A América Latina consolida um movimento de guinada à direita, com a recente vitória de Keiko Fujimori no Peru e de Abelardo de la Espriella na Colômbia. O cenário reflete uma tendência regional iniciada nos anos 2000, que se intensificou na última década, resultando em um mapa político predominantemente conservador.

No Peru, Fujimori venceu a disputa contra o candidato de esquerda Roberto Sánchez com uma vantagem de 49.641 votos, após três semanas de apuração. Diferente de outros líderes da região, ela pertence a uma família tradicional na política e venceu após três tentativas anteriores. Já na Colômbia, a vitória de De la Espriella marca a ascensão de um "outsider", empresário jovem sem experiência em cargos eletivos.

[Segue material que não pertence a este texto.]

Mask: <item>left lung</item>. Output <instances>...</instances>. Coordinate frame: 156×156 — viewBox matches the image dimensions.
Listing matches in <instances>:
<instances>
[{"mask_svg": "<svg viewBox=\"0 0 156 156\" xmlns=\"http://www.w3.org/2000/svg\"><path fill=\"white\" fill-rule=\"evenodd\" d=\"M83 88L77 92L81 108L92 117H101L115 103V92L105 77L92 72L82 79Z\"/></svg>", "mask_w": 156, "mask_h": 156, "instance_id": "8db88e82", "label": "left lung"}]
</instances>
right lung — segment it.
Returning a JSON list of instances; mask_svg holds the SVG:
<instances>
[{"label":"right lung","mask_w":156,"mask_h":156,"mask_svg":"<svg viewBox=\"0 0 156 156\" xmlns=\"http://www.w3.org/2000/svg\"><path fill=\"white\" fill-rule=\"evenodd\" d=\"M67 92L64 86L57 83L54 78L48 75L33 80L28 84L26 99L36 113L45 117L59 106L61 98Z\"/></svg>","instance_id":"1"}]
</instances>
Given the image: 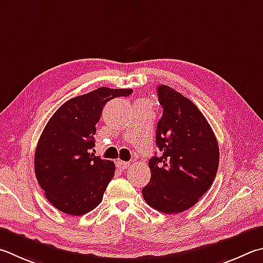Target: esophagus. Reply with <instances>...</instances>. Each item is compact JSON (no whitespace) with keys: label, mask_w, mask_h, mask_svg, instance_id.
<instances>
[{"label":"esophagus","mask_w":263,"mask_h":263,"mask_svg":"<svg viewBox=\"0 0 263 263\" xmlns=\"http://www.w3.org/2000/svg\"><path fill=\"white\" fill-rule=\"evenodd\" d=\"M116 165L118 169L121 170H126L128 168V165H130V162H125V161H117L116 162Z\"/></svg>","instance_id":"1"}]
</instances>
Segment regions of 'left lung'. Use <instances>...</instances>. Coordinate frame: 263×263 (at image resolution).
Segmentation results:
<instances>
[{
  "mask_svg": "<svg viewBox=\"0 0 263 263\" xmlns=\"http://www.w3.org/2000/svg\"><path fill=\"white\" fill-rule=\"evenodd\" d=\"M163 115L157 123L156 145L161 156L148 162L151 180L142 197L164 214L187 211L207 192L216 177L218 144L198 107L169 86L157 87Z\"/></svg>",
  "mask_w": 263,
  "mask_h": 263,
  "instance_id": "obj_1",
  "label": "left lung"
}]
</instances>
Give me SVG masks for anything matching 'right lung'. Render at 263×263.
<instances>
[{
	"label": "right lung",
	"mask_w": 263,
	"mask_h": 263,
	"mask_svg": "<svg viewBox=\"0 0 263 263\" xmlns=\"http://www.w3.org/2000/svg\"><path fill=\"white\" fill-rule=\"evenodd\" d=\"M132 92L100 87L62 104L47 123L36 145L34 170L47 200L59 211L80 216L101 202L115 163L90 153L95 126L108 101Z\"/></svg>",
	"instance_id": "right-lung-1"
}]
</instances>
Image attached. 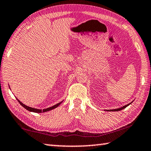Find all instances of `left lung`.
Segmentation results:
<instances>
[{"label":"left lung","mask_w":151,"mask_h":151,"mask_svg":"<svg viewBox=\"0 0 151 151\" xmlns=\"http://www.w3.org/2000/svg\"><path fill=\"white\" fill-rule=\"evenodd\" d=\"M132 101L130 103V104L126 105V106H124L122 107H119V108H117V109H107V110H106V111H120V110H122L123 109H125L126 107H128L129 105H130L132 104Z\"/></svg>","instance_id":"obj_1"}]
</instances>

Ambos os mandatários foram eleitos com base em discursos rigorosos de combate à violência e ao narcotráfico, pautas que também foram centrais na eleição de José Antonio Kast no Chile. Esse foco na segurança pública é impulsionado por problemas estruturais de pobreza e desigualdade, além da incapacidade de governos de esquerda anteriores em resolver tais questões.

O panorama regional apresenta outras lideranças de direita, como Javier Milei, na Argentina — cujo foco principal foi a crise econômica e a ideologia —, Rodrigo Paz Pereira, na Bolívia, que encerrou a hegemonia socialista de Evo Morales, e José Raúl Mulino, no Panamá. Em contrapartida, o Uruguai mantém a estabilidade com Yamandú Orsi, de esquerda, e o México segue sob a liderança de Claudia Sheinbaum, também de esquerda, embora esta enfrente dificuldades de autonomia devido à forte interdependência econômica e migratória com os Estados Unidos.

A influência dos Estados Unidos é apontada como o denominador comum desse movimento. O país exerce pressão direta e indireta sobre a região para garantir alinhamentos favoráveis, visando recuperar a hegemonia perdida para a China e a União Europeia. Essa pressão manifesta-se inclusive em governos de direita, como no caso do Panamá, onde houve ameaças americanas sobre o controle do Canal.

A ascensão de líderes populistas e extremistas é atribuída à descrença na política tradicional, ao impacto das redes sociais e à busca por soluções imediatas para problemas complexos. Há a preocupação de que essa dinâmica, somada a uma cultura de "democracia delegativa" — onde o eleitor concede poderes quase absolutos ao eleito —, possa levar governos a migrarem gradualmente para o autoritarismo, como ocorreu na Venezuela.

No Brasil, a expectativa é que os Estados Unidos tensionem o processo eleitoral deste ano. Essa influência pode ocorrer por meio de tarifas comerciais, críticas ao sistema Pix, pressões sobre a regulamentação de Big Techs e a classificação de facções criminosas como terroristas. Para mitigar esses riscos, a diplomacia brasileira tem adotado uma postura pragmática, buscando integração funcional com vizinhos, independentemente de ideologias, para evitar o isolamento continental.